# Cool video on Canada



## Ameriscot (Feb 26, 2016)




----------



## Arachne (Feb 27, 2016)

Lovely Video of Canada thank you.. This is why I may be a ex pat of Brit, but I could never live anywhere else.. This is why I live in British Columbia, Canada..I can be at the beach one minute, drive 40 mins and be skiing in the snow up a mountain..


----------



## Ameriscot (Feb 27, 2016)

I'd love to visit BC.  Plan to do a west coast drive all the way up to BC.  Just don't know when.


----------



## SifuPhil (Feb 27, 2016)

Arachne said:


> Lovely Video of Canada thank you.. This is why I may be a ex pat of Brit, but I could never live anywhere else.. This is why I live in British Columbia, Canada..I can be at the beach one minute, drive 40 mins and be skiing in the snow up a mountain..



Doesn't anyone _work _in B.C.? All the video shows is people having fun ... layful:


----------



## Arachne (Feb 28, 2016)

SifuPhil said:


> Doesn't anyone _work _in B.C.? All the video shows is people having fun ... layful:


  Hey we work on occasion see..lol..


----------



## SifuPhil (Feb 28, 2016)

Arachne said:


> Hey we work on occasion see..lol..



Ow, wow, I would _so_ totally fit in there! Philly the Phreak doing his T'ai-Chi next to the drummers and the tokers while munching on an organic cucumber ... thank you, Arachne!


----------



## oldman (Mar 2, 2016)

When I lived in Cleveland, I took many weekend trips into Canada. I didn't go too deep into the country, but I knew my way around Toronto pretty good. We took the Queens Highway from Niagara Falls into Toronto. A really beautiful drive, plus a lot of great tourist stops and different places to eat and foods to try. I have been back once since moving back to PA. I went back just to go to the baseball park at Rogers Center. We spent the weekend in that area. Toronto is a very nice city and I was impressed with how clean it was for a big city. It s a very scenic drive from here in PA to Toronto. Not boring at all, like driving from my home here in PA to Florida down I-95. Ugh! I would like to go to BC and Vancouver to watch some hockey games.


----------



## Cookie (Mar 2, 2016)

I was brought up in Vancouver, B.C. and worked there until I moved east. Those pictures of people sitting around having fun were probably taken on a weekend and might even be tourists.  B.C. and the west coast was/is considered a haven for the retired. Our capital, Victoria, on Vancouver Island was aptly described as for 'the newly wed or nearly dead', in jest of course, but there is some truth to it. 

The hippies have been long gone since early 70s at least, cut their hair and are now well off entrepreneurs, owning some of that prime real estate property.

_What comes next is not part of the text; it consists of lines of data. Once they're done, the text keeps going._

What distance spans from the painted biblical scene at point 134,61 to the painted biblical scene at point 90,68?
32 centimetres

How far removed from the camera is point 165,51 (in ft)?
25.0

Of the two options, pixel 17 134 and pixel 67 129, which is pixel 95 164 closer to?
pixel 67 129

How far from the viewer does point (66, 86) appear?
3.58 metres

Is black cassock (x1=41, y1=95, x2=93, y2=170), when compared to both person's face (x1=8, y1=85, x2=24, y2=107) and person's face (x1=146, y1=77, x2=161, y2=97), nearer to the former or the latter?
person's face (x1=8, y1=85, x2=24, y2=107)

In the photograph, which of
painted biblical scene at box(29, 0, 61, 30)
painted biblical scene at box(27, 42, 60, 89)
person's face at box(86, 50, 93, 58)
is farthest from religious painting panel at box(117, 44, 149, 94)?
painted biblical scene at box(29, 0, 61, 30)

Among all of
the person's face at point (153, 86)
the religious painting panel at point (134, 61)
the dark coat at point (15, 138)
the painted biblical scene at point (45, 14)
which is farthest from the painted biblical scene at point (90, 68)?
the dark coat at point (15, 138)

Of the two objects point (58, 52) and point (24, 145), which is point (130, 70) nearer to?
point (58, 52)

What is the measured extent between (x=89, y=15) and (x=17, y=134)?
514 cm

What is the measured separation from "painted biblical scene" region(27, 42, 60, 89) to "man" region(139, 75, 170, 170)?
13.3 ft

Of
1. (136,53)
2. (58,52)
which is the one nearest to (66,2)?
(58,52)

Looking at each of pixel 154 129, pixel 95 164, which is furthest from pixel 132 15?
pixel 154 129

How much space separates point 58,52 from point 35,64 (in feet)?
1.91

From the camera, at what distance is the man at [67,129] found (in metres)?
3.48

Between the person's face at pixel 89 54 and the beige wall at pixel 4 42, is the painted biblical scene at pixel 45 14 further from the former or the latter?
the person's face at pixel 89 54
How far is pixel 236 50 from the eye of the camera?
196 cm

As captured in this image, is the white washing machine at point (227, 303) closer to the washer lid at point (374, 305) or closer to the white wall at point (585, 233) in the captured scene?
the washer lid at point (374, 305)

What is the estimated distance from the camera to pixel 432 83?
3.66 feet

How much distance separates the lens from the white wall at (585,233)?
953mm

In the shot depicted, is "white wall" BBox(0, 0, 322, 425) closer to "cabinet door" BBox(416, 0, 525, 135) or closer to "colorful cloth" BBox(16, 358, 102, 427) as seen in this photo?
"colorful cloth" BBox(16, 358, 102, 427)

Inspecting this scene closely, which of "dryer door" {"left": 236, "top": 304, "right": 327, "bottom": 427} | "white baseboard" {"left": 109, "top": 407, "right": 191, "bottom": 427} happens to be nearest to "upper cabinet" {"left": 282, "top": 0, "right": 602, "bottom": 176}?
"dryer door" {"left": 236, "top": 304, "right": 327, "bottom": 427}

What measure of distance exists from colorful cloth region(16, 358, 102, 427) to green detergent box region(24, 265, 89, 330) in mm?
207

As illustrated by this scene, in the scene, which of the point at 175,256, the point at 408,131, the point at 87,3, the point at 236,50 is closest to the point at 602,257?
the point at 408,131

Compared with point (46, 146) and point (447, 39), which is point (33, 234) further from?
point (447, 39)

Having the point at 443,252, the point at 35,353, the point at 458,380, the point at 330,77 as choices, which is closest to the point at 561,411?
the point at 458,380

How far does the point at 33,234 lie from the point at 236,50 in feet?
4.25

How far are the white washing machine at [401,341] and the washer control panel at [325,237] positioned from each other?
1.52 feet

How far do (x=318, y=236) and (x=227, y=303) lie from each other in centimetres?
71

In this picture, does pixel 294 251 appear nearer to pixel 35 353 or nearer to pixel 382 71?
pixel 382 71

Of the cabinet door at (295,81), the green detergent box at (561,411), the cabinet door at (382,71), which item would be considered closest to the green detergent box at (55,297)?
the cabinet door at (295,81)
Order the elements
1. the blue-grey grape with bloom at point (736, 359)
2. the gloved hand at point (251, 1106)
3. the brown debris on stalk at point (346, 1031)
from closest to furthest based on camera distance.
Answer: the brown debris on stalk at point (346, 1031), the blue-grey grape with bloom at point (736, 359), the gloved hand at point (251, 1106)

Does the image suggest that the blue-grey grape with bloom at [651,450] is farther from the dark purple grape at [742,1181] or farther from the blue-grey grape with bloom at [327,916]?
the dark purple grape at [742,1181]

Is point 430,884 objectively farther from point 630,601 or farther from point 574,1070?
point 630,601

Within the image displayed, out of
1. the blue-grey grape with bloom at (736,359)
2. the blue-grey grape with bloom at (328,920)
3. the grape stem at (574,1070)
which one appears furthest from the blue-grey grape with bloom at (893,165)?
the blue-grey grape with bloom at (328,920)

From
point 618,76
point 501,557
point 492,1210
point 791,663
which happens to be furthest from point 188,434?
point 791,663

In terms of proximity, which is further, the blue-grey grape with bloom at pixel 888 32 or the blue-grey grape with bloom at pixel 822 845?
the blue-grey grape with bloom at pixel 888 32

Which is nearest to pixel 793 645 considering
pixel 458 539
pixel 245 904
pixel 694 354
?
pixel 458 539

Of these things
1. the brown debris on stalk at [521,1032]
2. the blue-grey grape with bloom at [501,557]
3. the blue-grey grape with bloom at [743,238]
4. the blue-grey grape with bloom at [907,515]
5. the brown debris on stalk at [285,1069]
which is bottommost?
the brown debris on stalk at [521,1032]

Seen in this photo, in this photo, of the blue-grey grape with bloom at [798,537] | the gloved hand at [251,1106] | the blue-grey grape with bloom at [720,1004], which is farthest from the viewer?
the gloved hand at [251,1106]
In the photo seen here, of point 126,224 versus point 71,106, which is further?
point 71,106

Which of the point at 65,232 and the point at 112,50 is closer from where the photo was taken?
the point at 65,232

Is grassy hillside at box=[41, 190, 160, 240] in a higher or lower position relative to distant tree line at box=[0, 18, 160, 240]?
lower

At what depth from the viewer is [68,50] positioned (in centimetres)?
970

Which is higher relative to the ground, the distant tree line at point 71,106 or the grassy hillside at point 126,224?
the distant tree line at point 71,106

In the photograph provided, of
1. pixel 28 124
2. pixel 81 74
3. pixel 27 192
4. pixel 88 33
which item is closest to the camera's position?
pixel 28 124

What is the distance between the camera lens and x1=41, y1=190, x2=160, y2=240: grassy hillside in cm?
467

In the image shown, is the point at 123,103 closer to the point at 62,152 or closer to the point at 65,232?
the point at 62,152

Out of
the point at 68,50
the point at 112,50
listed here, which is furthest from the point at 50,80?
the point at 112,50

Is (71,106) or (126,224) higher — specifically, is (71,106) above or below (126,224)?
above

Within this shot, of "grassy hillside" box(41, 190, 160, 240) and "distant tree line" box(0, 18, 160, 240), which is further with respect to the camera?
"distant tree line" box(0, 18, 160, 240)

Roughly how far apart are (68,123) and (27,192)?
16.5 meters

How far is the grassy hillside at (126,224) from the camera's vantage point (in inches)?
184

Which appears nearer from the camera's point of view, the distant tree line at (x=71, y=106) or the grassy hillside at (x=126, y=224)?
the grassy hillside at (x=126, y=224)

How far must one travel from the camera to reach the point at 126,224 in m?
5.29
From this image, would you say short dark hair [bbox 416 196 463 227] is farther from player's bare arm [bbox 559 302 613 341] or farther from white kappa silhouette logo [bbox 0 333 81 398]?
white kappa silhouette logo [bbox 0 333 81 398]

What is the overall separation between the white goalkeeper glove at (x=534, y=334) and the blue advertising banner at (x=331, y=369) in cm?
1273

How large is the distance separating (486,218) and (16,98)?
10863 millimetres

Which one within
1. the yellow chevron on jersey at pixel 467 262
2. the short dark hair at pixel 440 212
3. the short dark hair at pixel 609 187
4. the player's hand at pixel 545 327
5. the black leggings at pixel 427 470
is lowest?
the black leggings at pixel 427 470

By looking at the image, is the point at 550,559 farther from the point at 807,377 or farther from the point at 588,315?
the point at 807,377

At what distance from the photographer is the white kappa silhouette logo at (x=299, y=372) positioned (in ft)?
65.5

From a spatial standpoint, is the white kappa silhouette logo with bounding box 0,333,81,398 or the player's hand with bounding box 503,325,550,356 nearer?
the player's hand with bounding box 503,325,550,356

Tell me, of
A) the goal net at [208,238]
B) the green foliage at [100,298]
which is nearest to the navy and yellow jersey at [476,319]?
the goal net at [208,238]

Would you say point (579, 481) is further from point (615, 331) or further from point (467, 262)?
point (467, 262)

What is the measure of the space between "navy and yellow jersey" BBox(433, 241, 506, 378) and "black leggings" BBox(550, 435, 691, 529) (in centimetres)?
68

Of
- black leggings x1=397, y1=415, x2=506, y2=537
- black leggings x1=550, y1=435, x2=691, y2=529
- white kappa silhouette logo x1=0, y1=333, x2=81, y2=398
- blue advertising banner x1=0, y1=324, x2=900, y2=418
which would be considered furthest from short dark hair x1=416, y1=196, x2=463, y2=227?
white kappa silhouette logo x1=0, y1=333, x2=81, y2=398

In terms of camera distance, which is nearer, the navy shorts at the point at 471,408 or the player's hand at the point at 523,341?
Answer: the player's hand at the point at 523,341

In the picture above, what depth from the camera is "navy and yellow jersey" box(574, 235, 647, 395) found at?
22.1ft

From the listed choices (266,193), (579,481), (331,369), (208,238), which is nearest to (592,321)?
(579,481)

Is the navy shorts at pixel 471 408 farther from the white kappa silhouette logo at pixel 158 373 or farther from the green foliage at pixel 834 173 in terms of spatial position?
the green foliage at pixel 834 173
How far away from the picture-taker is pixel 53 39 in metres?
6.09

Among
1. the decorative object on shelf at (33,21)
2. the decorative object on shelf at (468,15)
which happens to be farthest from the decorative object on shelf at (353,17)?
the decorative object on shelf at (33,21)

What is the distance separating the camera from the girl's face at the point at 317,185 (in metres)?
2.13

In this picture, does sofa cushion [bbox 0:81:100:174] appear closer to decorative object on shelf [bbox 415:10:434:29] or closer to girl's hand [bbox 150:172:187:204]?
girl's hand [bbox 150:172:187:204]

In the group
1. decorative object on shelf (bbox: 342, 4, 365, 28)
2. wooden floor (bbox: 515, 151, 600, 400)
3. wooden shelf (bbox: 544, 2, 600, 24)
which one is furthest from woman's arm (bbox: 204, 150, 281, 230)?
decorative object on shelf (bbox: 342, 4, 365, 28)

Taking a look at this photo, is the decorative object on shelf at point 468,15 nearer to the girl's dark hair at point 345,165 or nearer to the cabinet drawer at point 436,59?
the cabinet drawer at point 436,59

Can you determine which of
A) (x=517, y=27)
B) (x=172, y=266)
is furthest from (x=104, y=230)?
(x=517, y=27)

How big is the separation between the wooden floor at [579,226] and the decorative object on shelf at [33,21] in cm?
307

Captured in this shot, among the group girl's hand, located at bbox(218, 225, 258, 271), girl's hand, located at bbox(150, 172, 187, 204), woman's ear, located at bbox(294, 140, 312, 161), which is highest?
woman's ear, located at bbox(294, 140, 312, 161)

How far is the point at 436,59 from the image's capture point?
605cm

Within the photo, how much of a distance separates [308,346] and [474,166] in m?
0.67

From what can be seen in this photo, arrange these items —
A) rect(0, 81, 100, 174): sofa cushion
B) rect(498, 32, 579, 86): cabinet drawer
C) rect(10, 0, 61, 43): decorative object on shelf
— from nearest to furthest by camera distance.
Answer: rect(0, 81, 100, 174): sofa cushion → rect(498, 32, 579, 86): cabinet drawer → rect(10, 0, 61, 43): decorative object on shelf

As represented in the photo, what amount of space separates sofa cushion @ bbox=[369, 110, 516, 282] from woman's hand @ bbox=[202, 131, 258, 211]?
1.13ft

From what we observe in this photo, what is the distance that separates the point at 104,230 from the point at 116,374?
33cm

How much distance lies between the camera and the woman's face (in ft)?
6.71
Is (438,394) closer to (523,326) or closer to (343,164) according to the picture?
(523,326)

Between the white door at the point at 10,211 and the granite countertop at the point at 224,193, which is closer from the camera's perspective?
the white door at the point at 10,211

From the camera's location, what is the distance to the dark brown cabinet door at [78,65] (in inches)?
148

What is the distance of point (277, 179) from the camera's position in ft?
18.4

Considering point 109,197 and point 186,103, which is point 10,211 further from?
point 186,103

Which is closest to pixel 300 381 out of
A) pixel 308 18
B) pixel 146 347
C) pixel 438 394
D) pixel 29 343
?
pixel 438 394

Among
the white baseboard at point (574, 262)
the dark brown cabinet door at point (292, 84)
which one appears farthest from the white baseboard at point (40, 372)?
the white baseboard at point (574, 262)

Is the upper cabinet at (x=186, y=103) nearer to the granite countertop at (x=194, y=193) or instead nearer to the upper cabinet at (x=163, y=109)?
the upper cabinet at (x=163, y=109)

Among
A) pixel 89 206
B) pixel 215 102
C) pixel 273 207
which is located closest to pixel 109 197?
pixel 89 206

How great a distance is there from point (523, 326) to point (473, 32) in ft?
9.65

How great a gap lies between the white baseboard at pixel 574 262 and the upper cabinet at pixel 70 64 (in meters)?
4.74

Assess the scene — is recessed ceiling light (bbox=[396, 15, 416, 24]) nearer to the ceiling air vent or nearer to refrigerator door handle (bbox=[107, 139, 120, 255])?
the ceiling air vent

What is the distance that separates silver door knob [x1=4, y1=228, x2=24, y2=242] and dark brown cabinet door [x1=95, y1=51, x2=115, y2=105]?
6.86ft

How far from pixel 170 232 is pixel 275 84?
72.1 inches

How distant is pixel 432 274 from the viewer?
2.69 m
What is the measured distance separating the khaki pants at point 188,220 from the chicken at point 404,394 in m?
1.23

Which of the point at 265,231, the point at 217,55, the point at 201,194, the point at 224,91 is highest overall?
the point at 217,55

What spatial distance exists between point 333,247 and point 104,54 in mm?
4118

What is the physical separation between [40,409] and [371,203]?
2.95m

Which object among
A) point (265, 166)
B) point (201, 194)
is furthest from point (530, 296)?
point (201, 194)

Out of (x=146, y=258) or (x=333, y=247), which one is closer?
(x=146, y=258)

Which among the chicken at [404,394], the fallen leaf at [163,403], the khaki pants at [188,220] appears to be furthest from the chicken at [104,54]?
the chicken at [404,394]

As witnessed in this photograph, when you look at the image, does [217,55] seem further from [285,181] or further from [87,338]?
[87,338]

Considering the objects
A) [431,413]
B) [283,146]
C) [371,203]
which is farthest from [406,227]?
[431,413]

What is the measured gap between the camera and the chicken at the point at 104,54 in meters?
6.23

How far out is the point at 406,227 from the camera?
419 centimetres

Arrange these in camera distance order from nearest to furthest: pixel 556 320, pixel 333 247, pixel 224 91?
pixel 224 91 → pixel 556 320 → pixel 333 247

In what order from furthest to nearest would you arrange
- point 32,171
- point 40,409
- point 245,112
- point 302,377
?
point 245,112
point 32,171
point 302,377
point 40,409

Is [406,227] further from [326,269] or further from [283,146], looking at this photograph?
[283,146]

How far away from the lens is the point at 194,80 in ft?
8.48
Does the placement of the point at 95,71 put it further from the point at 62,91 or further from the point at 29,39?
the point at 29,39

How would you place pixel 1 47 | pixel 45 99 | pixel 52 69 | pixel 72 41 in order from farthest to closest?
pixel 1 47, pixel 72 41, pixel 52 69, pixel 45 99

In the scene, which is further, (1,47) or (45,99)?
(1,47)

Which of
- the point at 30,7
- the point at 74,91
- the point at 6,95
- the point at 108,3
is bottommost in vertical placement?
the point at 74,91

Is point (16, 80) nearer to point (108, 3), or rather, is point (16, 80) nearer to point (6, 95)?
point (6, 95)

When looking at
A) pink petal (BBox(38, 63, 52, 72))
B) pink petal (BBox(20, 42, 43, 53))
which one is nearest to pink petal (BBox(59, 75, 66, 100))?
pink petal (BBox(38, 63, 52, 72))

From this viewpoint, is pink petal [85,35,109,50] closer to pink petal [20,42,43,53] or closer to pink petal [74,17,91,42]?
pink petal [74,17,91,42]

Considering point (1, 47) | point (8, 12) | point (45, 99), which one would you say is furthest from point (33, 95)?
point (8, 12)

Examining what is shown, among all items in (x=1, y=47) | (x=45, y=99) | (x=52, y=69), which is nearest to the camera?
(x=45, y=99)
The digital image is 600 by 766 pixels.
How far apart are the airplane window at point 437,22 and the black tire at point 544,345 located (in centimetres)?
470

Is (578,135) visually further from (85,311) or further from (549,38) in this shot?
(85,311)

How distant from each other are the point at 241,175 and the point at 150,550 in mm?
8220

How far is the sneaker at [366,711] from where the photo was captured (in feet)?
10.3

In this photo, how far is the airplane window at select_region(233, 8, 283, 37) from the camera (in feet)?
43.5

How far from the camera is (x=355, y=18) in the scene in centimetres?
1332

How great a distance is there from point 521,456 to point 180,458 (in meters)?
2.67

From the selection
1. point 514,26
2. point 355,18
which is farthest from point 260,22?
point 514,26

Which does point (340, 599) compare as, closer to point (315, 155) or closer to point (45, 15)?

Toronto, where I live now is a fantastic place - visitors are always welcome and yes, we like it clean!


----------



## Manatee (Mar 13, 2016)

Some years back during February we stayed in an RV park in Mazatlan, Mexico.  As we looked around at all the RVs with British Columbia license plates, we wondered if there was anyone still at home in BC.


----------